Kutsal Kitabın yanlış bir amaçla kullanıldığı daha yaygın bir uygulamada ise, kişi bir sayfayı rastgele açıp gördüğü ilk ayeti okur ve bu ayetin Tanrı’dan gelen bir işaret olduğuna inanır. Örneğin, Augustinus bir keresinde yakınlardaki evden bir çocuğun “Aç oku, aç oku” dediğini duymuş. Augustinus bunun Tanrı’dan gelen bir emir olduğunu düşünüp Kutsal Kitabı açmış ve karşısına çıkan ilk ayeti okumuş.
Yaşadığı bir sıkıntıyla mücadele edebilmek için Tanrı’ya dua ettikten sonra Kutsal Kitabı rastgele açan ve gördüğü ilk ayetin ona yardım edeceğine inanan biriyle hiç karşılaştınız mı? Bir kişi bunu iyi niyetle yapmış olsa bile, Kutsal Yazıların rehberliğine başvurmak için İsa’nın takipçilerinin kullandığı yöntem bu değildir.
İsa öğrencilerine bir ‘yardımcı, yani kutsal ruhu’ göndereceğini söyleyerek şöyle dedi: “Size her şeyi o öğretecek ve size söylediklerimin hepsini aklınıza getirecek” (Yuhn. 14:26). Bu sözlerle uyumlu olarak, Kutsal Kitaptaki bilgilerden yarar görebilmemiz için onu önceden okuyup anlamış olmamız gerekir. Rastgele açıp okuduğumuz bir ayetin bize yardım edeceğine inanarak bu yardımı alamayız.

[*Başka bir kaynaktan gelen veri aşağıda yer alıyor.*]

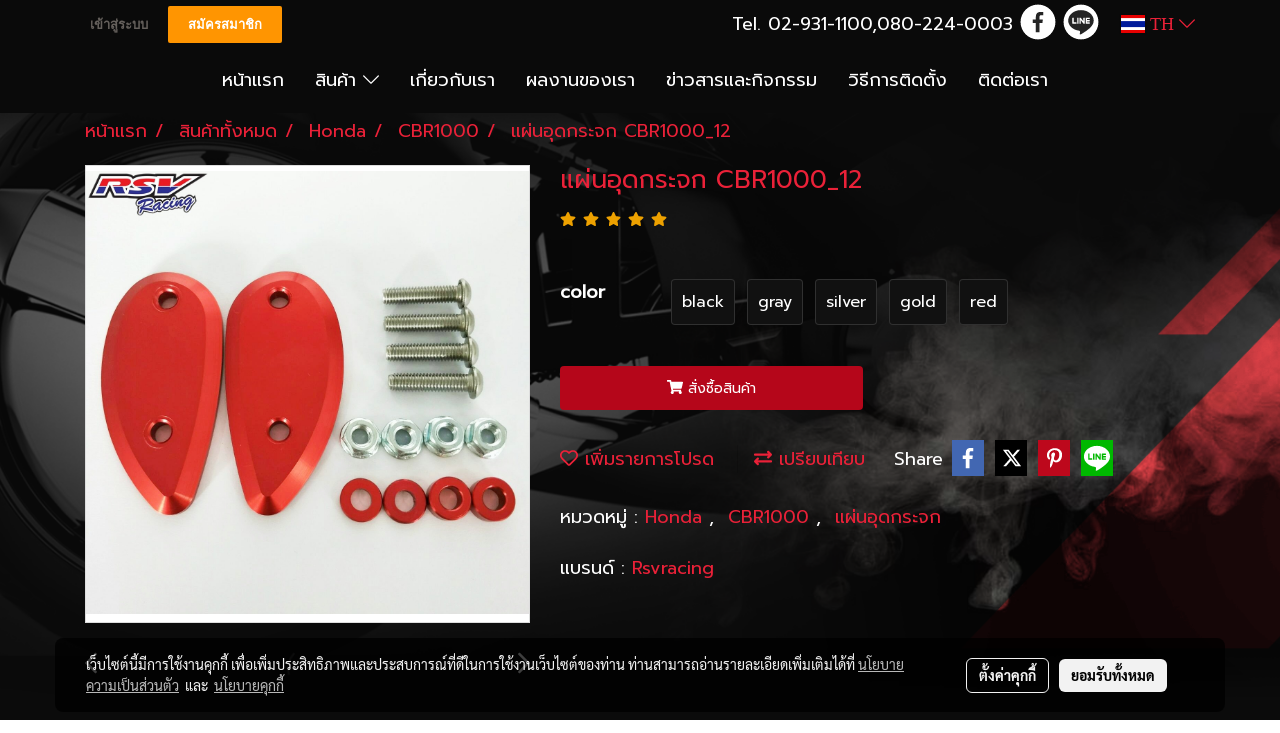

--- FILE ---
content_type: text/css
request_url: https://cloud.makewebstatic.com/makeweb/prod/css/dark/theme-system2.css?v=202306151430
body_size: 716
content:
/* Text */
.text-theme { color: #FFFFFF; } /* rgba(255,255,255,1) */
.text-theme-2 { color: #A0A0A0; } /* rgba(255,255,255,0.50) */
.text-theme-mute { color: #7C7C7C; }

/* Border */
.border-theme { border-color: #2E2E2E; }
.border-icon-filter{ border-color: #424242 !important; }
#buttonFilter:hover .border-icon-filter{ border-color: #222222 !important; }

/* Form */
.input-group-theme .input-group-text { background: #111111; border-color: #5E5E5E; color: #FFFFFF; }
.input-group-theme .btn { background: #111111; border-color: #5E5E5E; color: #FFFFFF; }
.input-group-theme .btn.focus, .input-group-theme .btn:focus { box-shadow: 0 0 0 0.2rem rgba(0, 0, 0, 0.10); }

.pageInformpayment input:read-only {
	background-color: #111111;
}
.table-line-row tr:nth-child(even) {
    background-color: #393939;
}

/* Modal Group Product */
.modal-groupProduct .productName {
    color: #ffffff !important;
}

.modal-groupProduct .productSku {
    color: #e5e6e8 !important;
}
.modal-groupProduct .productPrice div{
    color: #ffffff !important;
}
.modal-groupProduct .productPrice span{
    color: #ffffff !important;
}

.modal-groupProduct .colorItems:hover:after{
    border: 2px solid #7c7c7c;
}
.modal-groupProduct .colorItems.selected::after{
    border: 2px solid #fff;
}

Bugün birçok insan, Tanrı’dan bir işaret almak için Kutsal Kitabı böyle yanlış amaçlarla kullanıyor. Fakat Tanrı’nın Sözü kehanette bulunmayı ya da fal bakmayı mahkûm eder (Lev. 19:26; Tekr. 18:9-12; Elçi. 19:19). “Tanrı’nın sözü canlıdır ve güçlüdür”, fakat bize yardımcı olması için onu doğru şekilde kullanmamız gerekir. Bir kişi Kutsal Kitabın yaşamını olumlu yönde etkilemesini istiyorsa, onu boş inançlara göre değil, edindiği doğru bilgiye göre kullanmalıdır. Böyle bir bilgi sayesinde birçok kişi doğru ahlak ilkeleri edindi, zararlı yaşam tarzından kurtuldu, aile hayatını güçlendirdi ve Kutsal Kitabın Yazarı ile güçlü bir ilişki geliştirdi.